**STATED TASK:** List every line of the data below that contains the string "instances". Case counts, so match capital and lowercase letters exactly.

Raw records
start
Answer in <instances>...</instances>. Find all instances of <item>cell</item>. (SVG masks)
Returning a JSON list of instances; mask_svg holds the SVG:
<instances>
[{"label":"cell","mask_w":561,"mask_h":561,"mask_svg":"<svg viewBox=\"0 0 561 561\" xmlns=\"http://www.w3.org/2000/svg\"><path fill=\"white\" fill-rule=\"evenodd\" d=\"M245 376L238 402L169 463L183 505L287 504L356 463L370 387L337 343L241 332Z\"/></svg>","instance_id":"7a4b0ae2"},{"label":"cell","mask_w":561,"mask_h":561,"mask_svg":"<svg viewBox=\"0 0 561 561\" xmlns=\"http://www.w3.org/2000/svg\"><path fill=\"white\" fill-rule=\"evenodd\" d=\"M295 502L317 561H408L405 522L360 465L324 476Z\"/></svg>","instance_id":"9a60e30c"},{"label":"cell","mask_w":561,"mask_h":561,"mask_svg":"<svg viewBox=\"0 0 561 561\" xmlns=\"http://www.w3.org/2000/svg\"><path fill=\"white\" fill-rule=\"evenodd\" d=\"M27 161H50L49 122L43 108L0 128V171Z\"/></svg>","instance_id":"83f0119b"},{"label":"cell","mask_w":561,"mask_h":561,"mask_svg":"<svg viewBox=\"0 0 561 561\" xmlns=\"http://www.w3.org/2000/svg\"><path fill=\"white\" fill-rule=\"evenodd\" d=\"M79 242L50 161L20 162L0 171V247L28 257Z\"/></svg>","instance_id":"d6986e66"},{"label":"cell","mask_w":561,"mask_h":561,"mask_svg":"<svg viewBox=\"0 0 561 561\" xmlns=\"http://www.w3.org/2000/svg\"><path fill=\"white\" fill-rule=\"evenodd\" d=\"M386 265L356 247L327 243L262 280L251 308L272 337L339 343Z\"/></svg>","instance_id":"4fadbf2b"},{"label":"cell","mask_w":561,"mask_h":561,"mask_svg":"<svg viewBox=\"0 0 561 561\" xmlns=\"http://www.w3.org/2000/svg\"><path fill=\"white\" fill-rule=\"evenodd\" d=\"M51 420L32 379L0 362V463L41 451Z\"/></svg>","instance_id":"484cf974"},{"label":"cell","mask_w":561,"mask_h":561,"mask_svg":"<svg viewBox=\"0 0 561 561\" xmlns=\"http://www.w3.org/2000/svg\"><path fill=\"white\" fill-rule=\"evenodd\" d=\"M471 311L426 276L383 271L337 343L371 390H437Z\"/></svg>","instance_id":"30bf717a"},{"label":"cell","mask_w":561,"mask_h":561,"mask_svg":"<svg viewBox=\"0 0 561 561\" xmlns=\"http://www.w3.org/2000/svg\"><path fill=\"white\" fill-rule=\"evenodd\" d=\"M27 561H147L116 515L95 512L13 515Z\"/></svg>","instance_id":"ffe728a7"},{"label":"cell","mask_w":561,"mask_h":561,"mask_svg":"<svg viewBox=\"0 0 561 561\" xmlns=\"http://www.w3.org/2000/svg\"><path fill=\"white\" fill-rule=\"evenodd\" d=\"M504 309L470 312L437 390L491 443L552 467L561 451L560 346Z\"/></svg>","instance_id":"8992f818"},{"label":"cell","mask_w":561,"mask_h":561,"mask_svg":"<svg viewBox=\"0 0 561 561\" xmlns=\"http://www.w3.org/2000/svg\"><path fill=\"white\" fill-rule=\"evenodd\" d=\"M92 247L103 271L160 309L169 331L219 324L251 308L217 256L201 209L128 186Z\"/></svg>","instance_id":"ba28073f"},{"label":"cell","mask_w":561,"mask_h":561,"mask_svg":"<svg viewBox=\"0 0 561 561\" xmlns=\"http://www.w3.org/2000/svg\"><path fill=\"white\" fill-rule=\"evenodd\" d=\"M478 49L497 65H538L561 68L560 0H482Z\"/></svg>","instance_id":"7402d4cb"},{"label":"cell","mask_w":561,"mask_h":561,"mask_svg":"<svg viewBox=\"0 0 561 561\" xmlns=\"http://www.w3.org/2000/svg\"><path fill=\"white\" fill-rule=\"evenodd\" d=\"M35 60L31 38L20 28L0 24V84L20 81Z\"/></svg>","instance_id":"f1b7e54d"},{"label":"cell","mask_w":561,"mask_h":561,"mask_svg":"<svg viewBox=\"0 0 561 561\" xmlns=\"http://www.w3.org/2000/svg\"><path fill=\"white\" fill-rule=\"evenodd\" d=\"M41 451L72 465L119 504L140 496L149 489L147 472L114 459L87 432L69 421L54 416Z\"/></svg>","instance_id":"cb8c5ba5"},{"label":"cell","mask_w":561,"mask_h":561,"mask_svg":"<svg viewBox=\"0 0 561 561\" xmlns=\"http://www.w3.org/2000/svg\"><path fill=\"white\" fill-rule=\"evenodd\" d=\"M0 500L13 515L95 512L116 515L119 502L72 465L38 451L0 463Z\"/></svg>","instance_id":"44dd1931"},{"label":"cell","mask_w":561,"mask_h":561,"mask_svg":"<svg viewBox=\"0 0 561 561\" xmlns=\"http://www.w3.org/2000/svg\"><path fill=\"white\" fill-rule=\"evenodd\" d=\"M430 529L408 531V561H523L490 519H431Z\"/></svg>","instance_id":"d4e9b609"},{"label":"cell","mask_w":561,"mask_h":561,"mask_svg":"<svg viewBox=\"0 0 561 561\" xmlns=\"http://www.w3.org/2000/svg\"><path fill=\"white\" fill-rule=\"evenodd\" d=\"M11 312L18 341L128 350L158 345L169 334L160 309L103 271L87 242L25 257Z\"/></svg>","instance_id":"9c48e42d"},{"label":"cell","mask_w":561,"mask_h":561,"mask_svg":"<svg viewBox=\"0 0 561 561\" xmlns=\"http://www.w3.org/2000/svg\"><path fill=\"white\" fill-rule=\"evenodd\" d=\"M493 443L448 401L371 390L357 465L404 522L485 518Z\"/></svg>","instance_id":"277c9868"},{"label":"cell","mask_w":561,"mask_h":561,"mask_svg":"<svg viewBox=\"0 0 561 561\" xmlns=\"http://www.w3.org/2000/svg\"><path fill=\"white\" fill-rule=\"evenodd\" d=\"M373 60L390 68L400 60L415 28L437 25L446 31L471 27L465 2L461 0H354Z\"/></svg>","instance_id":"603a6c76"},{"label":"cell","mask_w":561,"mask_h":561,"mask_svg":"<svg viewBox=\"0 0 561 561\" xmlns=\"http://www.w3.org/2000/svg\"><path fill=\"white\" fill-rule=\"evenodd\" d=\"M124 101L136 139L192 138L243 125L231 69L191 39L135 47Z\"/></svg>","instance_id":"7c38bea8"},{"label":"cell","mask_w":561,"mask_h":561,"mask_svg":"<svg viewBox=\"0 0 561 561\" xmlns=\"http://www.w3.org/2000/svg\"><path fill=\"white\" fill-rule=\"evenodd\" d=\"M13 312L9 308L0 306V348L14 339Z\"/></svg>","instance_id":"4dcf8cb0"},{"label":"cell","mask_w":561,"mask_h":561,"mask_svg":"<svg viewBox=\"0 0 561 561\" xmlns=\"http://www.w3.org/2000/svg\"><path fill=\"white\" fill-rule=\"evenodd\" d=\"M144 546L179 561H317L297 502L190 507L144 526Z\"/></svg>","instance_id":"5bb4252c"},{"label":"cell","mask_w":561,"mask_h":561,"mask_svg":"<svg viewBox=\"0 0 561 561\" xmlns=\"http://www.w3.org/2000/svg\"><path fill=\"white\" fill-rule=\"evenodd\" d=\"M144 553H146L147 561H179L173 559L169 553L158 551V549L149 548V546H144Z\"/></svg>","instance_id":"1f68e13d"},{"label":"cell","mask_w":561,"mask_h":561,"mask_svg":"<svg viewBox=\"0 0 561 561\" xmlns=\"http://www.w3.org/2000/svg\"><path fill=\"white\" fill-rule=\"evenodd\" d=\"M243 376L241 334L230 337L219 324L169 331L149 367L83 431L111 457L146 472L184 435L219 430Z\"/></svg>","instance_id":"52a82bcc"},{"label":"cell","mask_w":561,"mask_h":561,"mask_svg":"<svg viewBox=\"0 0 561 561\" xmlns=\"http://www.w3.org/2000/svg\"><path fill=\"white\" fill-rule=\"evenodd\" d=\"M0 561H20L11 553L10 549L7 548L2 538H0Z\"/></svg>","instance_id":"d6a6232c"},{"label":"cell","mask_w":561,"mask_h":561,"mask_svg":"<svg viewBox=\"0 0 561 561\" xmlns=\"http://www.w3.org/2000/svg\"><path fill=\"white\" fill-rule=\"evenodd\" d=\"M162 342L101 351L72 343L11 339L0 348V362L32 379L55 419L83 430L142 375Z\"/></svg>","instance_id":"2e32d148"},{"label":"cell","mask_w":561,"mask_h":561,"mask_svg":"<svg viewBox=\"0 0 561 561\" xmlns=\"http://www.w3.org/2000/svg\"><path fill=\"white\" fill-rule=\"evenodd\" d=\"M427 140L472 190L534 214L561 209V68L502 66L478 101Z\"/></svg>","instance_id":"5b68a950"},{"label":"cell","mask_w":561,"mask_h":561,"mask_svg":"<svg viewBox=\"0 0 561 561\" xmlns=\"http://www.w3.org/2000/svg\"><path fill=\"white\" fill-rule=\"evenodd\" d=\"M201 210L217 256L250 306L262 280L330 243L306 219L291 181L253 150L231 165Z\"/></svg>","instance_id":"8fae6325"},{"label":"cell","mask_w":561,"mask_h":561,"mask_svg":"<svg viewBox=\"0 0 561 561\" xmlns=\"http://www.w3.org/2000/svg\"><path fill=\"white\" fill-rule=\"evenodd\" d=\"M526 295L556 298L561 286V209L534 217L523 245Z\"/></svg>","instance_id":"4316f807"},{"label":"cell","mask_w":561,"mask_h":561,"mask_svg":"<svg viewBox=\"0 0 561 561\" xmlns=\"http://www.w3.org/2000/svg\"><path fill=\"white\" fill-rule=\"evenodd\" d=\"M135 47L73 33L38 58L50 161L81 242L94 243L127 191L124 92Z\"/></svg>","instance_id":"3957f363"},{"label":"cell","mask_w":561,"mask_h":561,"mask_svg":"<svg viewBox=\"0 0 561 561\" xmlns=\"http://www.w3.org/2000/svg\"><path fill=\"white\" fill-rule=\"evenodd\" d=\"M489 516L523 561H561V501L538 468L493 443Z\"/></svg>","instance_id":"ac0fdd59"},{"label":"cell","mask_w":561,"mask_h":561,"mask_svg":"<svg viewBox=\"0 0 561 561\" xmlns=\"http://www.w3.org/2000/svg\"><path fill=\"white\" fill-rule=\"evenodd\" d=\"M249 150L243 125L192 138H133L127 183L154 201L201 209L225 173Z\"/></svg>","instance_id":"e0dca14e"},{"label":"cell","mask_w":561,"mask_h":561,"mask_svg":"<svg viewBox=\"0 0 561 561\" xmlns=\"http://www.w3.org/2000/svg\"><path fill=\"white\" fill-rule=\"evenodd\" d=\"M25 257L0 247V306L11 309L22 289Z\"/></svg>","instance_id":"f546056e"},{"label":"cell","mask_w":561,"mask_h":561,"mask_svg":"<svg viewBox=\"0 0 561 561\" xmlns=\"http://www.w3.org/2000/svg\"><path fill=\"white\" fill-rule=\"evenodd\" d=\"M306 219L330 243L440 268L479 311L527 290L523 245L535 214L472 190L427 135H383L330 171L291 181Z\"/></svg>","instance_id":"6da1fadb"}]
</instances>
end
**SOLUTION BELOW:**
Answer in <instances>...</instances>. Find all instances of <item>cell</item>. (SVG masks)
Returning a JSON list of instances; mask_svg holds the SVG:
<instances>
</instances>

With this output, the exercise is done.